Just how relevant is this study?

At the risk of over sharing, I would have been eligible to participate: Back in medical school, I cared for an elderly man with cough, weight loss, and lung cancer — only he didn’t have lung cancer, he had TB (oops). My next TB skin test was positive when I started internship, and I was advised to take 9 months of preventive therapy with INH.

Only I didn’t — not initially. For whatever reason, I  somehow deluded myself into thinking it was a false-positive (just a little redness … right) and continued blithely on this path through both residency and ID fellowship.

Not smart, I know. Selfish, foolish youth.

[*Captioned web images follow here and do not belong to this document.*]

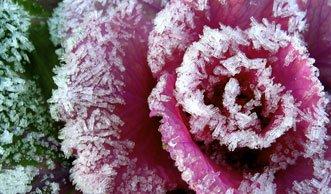 Wintergemüse: Kohl und Co. sind Fitmacher für kalte Tage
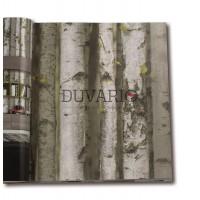 Exclusive 9270 Kavak Ağacı Desenli Duvar Kağıdı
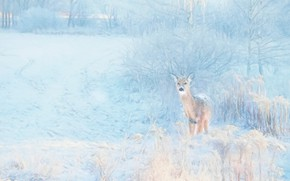 Picture winter, snow, nature, rendering, treatment, deer, ROE, photoart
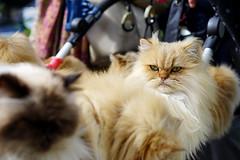 One of ten (Eric Flexyourhead) Tags: omotesando 表参道 shibuya shibuyaku 渋谷区 tokyo 東京 japan 日本 city urban detail fragment cat chat katze kat katt gatto neko 猫 nekochan 猫ちゃん cute kawaii かわいい fuzzy fluffy fusafusa ふさふさ mofumofu もふもふ shallowdepthoffield sonyalphaa7 zeisssonnartfe55mmf18za zeiss 55mmf18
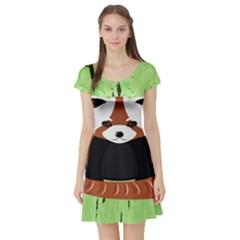 Red Panda Bamboo Firefox Animal Short Sleeve Skater Dress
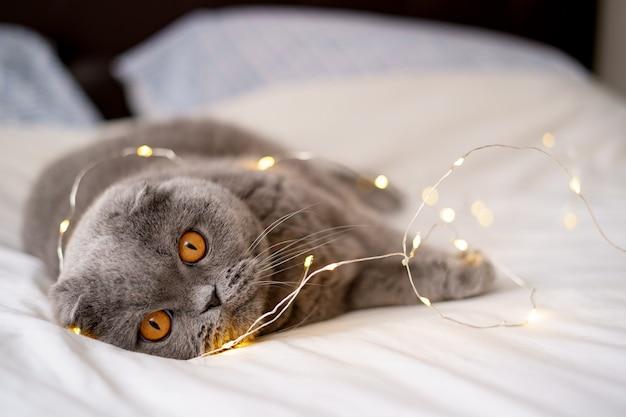 Szkocki zwisłouchy kot otoczony świecącymi światłami.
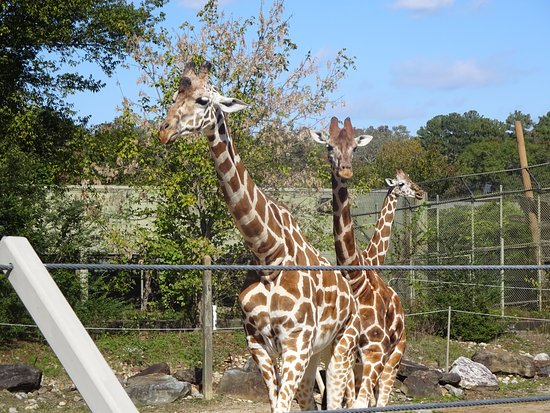 Birmingham Zoo: The giraffes were very active. walking around.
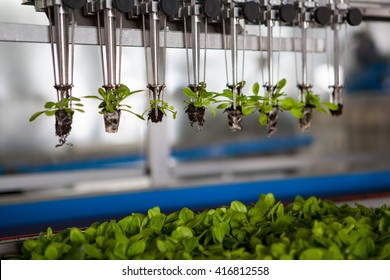 Mechanical planting seedlings.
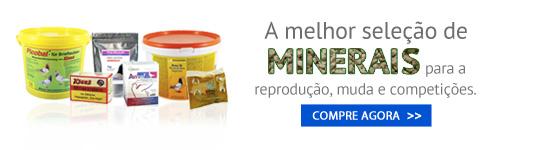 Minerales para os pombos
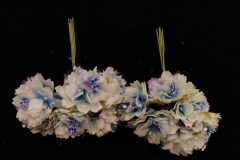 White-Rainbow-Small-Flowers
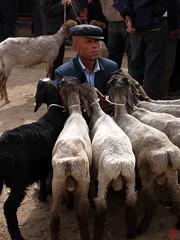 Ein Mann und seine Schafe (sring77) Tags: china sheep xinjiang   sundaymarket  geschft handel schafe schaf  viehmarkt sonntagsmarkt livestockmarket zchter kaxgar  kahgar ostturkestan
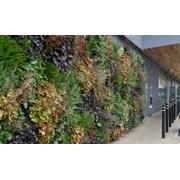 LivePanel® Living wall (External)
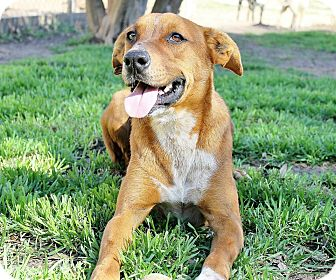 Hound (Unknown Type)/Labrador Retriever Mix Dog for adoption in McKinney, Texas - Dexter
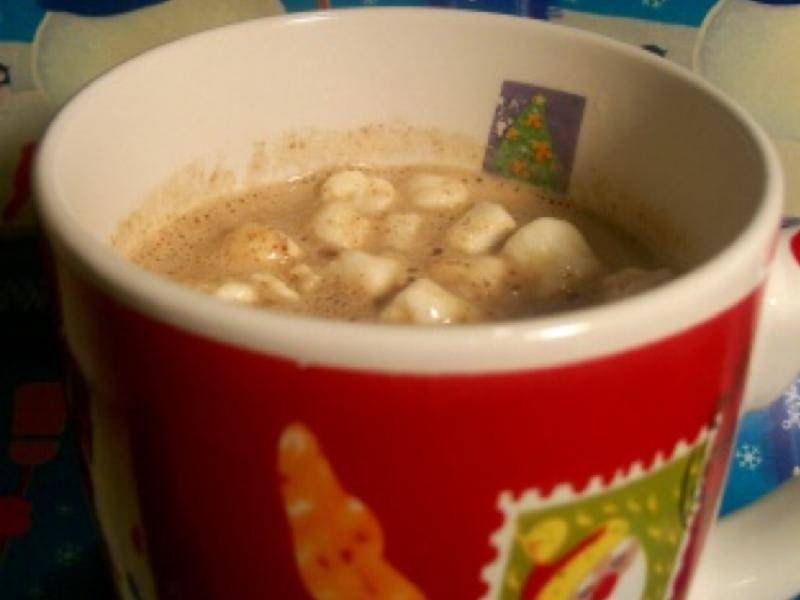 Warmed Cinnamon and Nutmeg Milk with Marshmallows Healthy Recipe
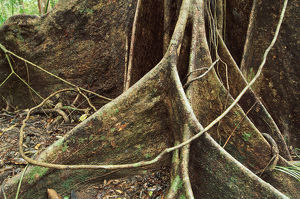 Roots of Rainforest Giant Tree, Daintree National Park, Queensland, Australia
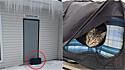 Os gatinhos foram abandonados no dia dia 18 de fevereiro em New Miami, Ohio, Estados Unidos.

Only when I became an actual ID specialist did it finally click. Needing another skin test before starting my job, I could no longer ignore the 15 mm welt on my arm. Nor could I bear the thought of harming my patients, never mind the painful irony and public health nightmare that would ensue if an ID specialist got active TB — headline: “ID Doc Infects Dozens; Ignored Advice He Gave Others.”

I finally took the INH. Oh, and it was no big deal.

But if I had the choice back then of 12 doses, taken once a week? Somehow this seems just so much easier, and I suspect I would have accepted treatment sooner had this option been available.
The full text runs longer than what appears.